Reedie declined to give details, but did single out strong support both from the government and from the business community. Among those making presentations during the evaluation committee's four day visit were Prime Minister Shinzo Abe and Fujio Cho, the outgoing chairman of Toyota Motor Corp.
But Japanese media noted that Tokyo had received early praise during its failed bid to host the 2016 games, which it lost to Rio de Janeiro, and Tokyo governor Naoki Inose warned against any complacency.
"This is about at the halfway point of a marathon," he told a news conference. "The most crucial time is now. We must keep running this marathon for the next six months."
Tokyo is up against Madrid and Istanbul, both of which have also bid for the Games and lost before. A decision will be made on September 7 in Buenos Aires.
In Tokyo's favour are the fact that many of its venues are already built. Tokyo planners also emphasize the compactness of its offer, with 85 per cent of the venues located within an 8 km radius of the Olympic Village.
The jewel in Tokyo's campaign is a space-age makeover of the National Stadium, the main venue for the 1964 Games. The 80,000-capacity venue, which resembles a flying saucer.
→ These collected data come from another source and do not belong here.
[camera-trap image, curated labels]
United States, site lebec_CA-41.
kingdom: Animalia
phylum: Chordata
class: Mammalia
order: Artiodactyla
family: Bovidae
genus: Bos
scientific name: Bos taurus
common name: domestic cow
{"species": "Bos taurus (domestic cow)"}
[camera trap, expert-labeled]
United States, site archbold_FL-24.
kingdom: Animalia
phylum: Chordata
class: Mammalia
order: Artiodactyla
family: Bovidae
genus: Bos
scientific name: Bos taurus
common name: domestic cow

The Tokyo government estimates that the Games would increase demand by 1.22 trillion yen in tourism, sales of Olympic goods and household spending. With private sector investments included, the total impact is likely to hit 3 trillion yen nationwide and include the creation of 150,000 jobs.
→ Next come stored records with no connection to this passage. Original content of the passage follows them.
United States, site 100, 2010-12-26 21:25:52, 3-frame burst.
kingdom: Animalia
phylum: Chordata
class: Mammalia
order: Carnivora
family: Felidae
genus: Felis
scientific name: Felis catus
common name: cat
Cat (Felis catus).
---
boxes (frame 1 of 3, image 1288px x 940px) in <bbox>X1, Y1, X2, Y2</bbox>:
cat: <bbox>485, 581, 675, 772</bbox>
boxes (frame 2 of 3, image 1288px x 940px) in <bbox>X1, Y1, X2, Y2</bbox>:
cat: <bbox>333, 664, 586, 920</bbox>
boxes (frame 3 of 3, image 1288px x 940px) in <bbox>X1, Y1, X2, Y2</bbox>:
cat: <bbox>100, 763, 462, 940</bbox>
The government has gone to considerable effort to emphasise the sentimental possibilities of a Tokyo games, including holding some of the football play-offs in Miyagi, part of the country badly devastated by the 2011 disaster.
"Tokyo 2020 will inspire many others, just as Tokyo did before in 1964," Abe, who has been appointed as the bid's supreme adviser, told the committee at the start of their visit on Monday. The 1964 Games were the first Olympics in Asia.
Tokyo bid officials have acknowledged concerns about the potential for another earthquake but emphasize Japan's strict building codes, noting that there was minimal damage in Tokyo from the 9.0 magnitude 2011 quake.
In a nod to Japan's trademark high-tech, officials on Thursday unveiled a mobile drug testing laboratory that will aid monitoring for sports whose locations are not easily accessible.
The mobile lab includes a toilet and a lab to test urine samples, and has been accredited to analyse the samples right there in the van.
Though Tokyo lost its previous bid in part due to low public support, an IOC survey published this week found that some 70 per cent of respondents want Japan to host the games.